Ma anche per un adulto, le possibilità non sono molte, e oscillano prevalentemente tra un'alienazione psichica o una disintegrazione psichica.
Per esempio, Bruno Bettelheim evidenzia come tra i prigionieri vi fossero sentimenti di profonda ambivalenza verso altri familiari che si pensavano scampati all'arresto, ma soprattutto, passando dal pensiero all'azione, alla massiccia presenza di comportamenti regressivi, in alcuni casi agiti per cercare di evitare punizioni e "sedurre"/"manipolare" i soldati.
Allo stesso modo, forti ambivalenze erano agite da parte dei detenuti più storici nei confronti dei nuovi, a loro volte vittime dei comportamenti dei più anziani. In diversi casi, questi ultimi agivano come se fossero i militari carcerieri nei confronti dei nuovi arrivati: erano in atto, ad un livello molto più intenso, le dinamiche che lo psicologo americano Zimbardo studiò nel 1971 nella prigione di Stanford.
Oltre le possibilità di libertà: la sindrome del sopravvissuto
Siccome la mente non può rimanere preservata in condizioni così disumane, un'altra difesa molto presente era la presenza di fantasie irrealistiche pensando al futuro, dopo la liberazione.
Come purtroppo lo stesso Bettelheim sapeva, essere un prigioniero di un campo di concentramento era una condizione che non terminava con la liberazione dal campo, ma rimaneva un tratto identitario importante e pervasivo.

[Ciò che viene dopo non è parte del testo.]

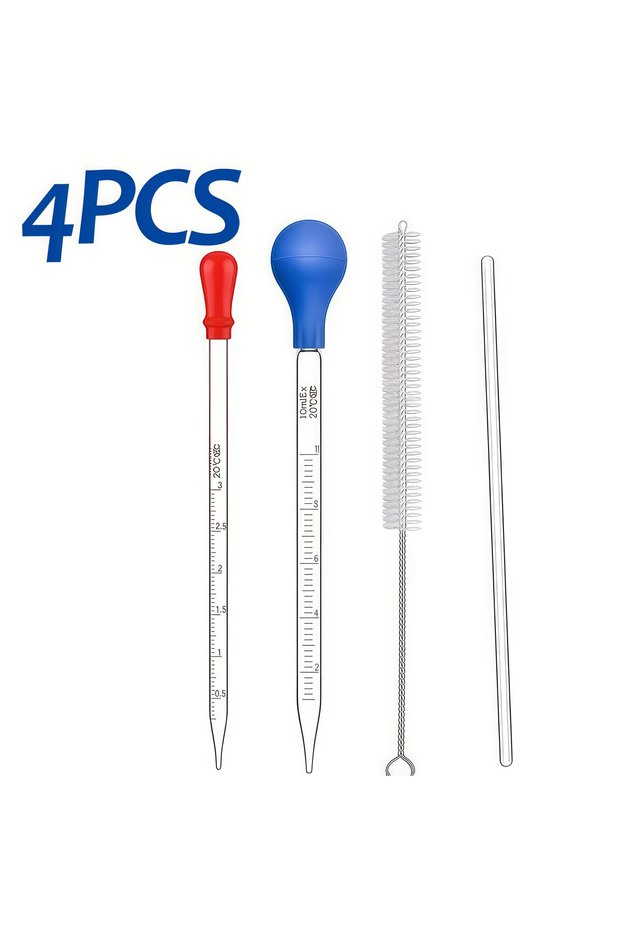 4pcs 1pc/2pc/3pcs/4pcs/5 PCS Thick Glass Graduated Dropper Pipettes with Stirring Rods, Cleaning Bru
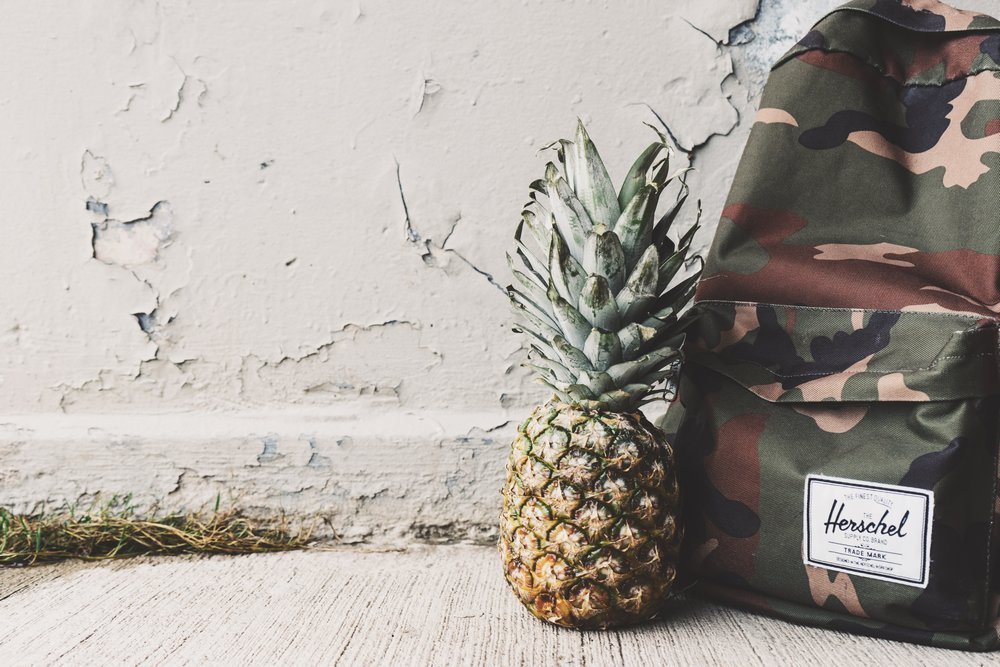 A backpack and a pineapple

Bettelheim studiò infatti anche quella che si definisce "la sindrome del sopravvissuto", ovvero le caratteristiche psicologiche di chi riuscì a "sopravvivere" ai campi di sterminio: si può parlare, per la maggior parte di queste persone, di una sopravvivenza che emotivamente ha costi quasi insostenibili. La pervasività e l'invadenza dei ricordi è tale che solo agendo potenti meccanismi di rimozione si può cercare di non pensare in continuazione a quanto è stato (credo che gli attuali criteri per una diagnosi di disturbo post traumatico da stress non possano che rendere solo in parte l'idea), ma al contempo è difficile arginare vissuti quali sensi di colpa potentissimi per quanto fatto (o non fatto). Le condizioni in cui le persone si trovavano portavano spesso ad una sorta di "mors tua vita mea", per cui si agivano comportamenti distruttivi nei confronti di altri prigionieri del tutto "distonici" e dissonanti rispetto all'esperienza della persona e ai suoi modi soliti di agire.
Una testimonianza molto chiara, in tal senso, è quella offerta dalla milanese Liliana Segre, anch'ella sopravvissuta ai campi di sterminio.
Nelle sue testimonianze la donna mette in luce la presenza di una resilienza impressionante, che mostra come sia possibile, anche nei momenti inimmaginabilmente peggiori, trovare la forza di "mettere una gamba davanti all'altra" (Segre, 2012).
Approfondimenti:
Bettelheim B. (2005) Sopravvivere. Milano: SE Edizioni
Paolini, M. (2012) Ausmerzen. Vite indegne di essere vissute. Stile Libero.